V2 Gateway - Authentication & more details
To access Signzy APIs through the version 2 gateway, you need a username and a Password (API key). The API key acts as your password to the APIs. You must have an access token to make further API calls, which you can obtain by logging in either manually or programmatically using your credentials.
Signzy APIs follow the authentication guidelines defined by Swagger 2.0 specifications. Each API call should include an 'Authorization' header or 'access_token' query parameter for authentication.
Method | URL |
POST | |
POST | Production Credentials |
Input Parameters:
Parameter | Type | Required | Description |
username | string | Yes | Your Signzy API username |
password | string | Yes | Your Signzy API key (password) |
Output Parameters:
Parameter | Type | Description |
id | string | Your access token for accessing Signzy APIs. This needs to be added in the authorization header of the indivudial |
userId | string | your patronId that will be required to be passed in the URL Example /api/v2/patrons/<...patronId>/gstins |
ttl | number | The number of seconds for which the token is valid. |
created | string | The creation time of the token in ISO format. |
After obtaining an access token through the login API call, you can send further calls to different endpoints by passing the access token in the Authorization header or in the access_token query (GET) parameter.
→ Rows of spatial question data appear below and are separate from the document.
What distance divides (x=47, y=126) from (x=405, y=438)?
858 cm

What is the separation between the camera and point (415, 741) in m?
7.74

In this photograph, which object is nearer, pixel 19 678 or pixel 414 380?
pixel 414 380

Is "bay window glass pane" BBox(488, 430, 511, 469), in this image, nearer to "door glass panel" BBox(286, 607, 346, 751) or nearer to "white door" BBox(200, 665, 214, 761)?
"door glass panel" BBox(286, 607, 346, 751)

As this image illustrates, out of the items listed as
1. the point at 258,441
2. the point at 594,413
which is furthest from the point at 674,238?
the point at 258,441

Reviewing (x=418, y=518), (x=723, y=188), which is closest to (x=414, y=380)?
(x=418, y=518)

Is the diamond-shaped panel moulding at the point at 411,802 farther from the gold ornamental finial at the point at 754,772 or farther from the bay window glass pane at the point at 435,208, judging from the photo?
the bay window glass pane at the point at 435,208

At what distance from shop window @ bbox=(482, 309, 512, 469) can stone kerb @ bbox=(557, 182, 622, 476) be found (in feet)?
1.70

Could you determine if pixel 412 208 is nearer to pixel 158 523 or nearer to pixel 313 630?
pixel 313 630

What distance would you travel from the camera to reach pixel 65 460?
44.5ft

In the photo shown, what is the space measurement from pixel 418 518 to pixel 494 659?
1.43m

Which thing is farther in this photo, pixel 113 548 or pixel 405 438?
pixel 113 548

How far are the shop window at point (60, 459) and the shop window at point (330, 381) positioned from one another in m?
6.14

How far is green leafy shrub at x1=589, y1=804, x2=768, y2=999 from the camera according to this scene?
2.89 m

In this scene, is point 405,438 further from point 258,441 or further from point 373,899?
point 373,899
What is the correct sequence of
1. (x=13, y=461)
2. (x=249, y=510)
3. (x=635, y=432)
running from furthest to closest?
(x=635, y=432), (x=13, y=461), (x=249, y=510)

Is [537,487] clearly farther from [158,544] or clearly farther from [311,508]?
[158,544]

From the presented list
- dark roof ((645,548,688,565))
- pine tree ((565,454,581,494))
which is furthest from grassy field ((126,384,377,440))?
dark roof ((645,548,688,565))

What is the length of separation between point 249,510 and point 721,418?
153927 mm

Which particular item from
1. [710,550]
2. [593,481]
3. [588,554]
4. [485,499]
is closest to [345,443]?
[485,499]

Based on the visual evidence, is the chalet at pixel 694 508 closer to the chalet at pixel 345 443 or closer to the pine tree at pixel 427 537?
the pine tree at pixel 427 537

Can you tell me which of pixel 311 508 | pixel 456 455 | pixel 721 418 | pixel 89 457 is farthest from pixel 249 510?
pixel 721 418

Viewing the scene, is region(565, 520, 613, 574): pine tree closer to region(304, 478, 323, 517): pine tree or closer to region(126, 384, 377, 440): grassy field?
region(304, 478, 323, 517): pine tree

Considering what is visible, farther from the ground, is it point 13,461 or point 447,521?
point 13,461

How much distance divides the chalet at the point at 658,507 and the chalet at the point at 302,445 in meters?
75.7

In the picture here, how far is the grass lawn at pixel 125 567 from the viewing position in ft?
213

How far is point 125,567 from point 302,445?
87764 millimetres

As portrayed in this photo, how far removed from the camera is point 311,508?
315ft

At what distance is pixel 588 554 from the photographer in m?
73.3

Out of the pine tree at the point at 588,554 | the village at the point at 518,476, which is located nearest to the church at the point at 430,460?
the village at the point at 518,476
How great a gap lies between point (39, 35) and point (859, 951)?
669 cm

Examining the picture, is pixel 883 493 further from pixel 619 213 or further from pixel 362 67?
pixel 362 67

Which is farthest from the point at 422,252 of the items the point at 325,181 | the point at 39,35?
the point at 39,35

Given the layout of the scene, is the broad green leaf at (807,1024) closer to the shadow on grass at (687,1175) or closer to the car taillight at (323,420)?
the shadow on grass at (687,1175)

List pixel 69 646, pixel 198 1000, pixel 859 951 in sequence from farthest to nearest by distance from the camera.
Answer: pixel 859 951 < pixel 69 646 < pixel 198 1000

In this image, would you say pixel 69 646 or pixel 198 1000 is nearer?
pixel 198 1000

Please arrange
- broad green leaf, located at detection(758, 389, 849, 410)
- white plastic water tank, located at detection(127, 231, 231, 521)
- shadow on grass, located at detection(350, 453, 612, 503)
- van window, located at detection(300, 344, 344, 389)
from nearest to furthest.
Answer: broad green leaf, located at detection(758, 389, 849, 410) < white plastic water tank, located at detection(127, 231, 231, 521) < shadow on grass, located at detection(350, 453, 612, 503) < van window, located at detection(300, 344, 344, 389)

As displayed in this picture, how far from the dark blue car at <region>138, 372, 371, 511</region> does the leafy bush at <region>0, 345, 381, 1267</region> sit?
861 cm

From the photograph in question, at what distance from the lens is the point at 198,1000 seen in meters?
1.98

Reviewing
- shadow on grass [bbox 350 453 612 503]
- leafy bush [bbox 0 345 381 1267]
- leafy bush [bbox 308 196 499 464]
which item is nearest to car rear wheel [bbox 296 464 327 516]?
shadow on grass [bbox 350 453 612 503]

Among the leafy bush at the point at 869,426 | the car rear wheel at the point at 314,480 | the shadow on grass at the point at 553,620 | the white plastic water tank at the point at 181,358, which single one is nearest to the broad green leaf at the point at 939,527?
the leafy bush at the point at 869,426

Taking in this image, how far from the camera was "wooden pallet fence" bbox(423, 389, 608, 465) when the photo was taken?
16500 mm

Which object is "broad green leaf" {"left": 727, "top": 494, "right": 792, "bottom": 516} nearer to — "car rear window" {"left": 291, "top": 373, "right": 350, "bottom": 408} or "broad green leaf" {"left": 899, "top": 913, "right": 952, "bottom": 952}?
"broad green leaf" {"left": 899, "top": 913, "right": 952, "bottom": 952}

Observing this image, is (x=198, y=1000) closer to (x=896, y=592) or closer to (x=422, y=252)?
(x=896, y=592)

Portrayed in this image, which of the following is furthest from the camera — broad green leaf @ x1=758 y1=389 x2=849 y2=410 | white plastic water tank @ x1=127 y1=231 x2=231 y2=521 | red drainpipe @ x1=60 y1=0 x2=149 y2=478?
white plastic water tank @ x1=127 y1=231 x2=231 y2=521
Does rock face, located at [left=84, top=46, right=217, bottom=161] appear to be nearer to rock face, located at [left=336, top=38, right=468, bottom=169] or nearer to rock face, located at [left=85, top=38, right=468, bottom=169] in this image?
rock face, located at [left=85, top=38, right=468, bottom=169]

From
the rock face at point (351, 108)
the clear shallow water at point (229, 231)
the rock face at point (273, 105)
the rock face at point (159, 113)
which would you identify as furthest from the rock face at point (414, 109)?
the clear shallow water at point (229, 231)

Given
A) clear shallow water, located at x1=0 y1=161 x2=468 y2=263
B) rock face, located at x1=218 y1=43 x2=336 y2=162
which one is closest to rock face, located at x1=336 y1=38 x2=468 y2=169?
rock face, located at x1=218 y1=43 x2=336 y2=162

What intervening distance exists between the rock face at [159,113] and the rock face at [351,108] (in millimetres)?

It is advisable to send the Access Token in the header since query parameters can sometimes be saved in the log files, thereby exposing vulnerabilities until the access_token is deleted from sessions.
To log out, you need to call the logout route with the access token in the 'access_token' query parameter or as the 'Authorization' header.
Logout API:
Method | URL |
POST | Preproduction credentials |
POST | Production Credentials |
Input Parameters:
Parameter | Type | Required | Description |
access_token | string | Yes | Your access token obtained from the login API |
The response is a 204 status code with no content, indicating that the Access-token has been deleted.
Signzy APIs are secure and adhere to industry-standard security measures. All communication between the client and the Signzy APIs is encrypted with SSL/TLS. We recommend the following security practices:
- Do not send the API key/password to the client side and instead use a reverse proxy to call Signzy APIs.
- Delete access tokens after use and do not store them on the client side.
- Inform Signzy support immediately if you suspect that your Signzy API key/password has been compromised.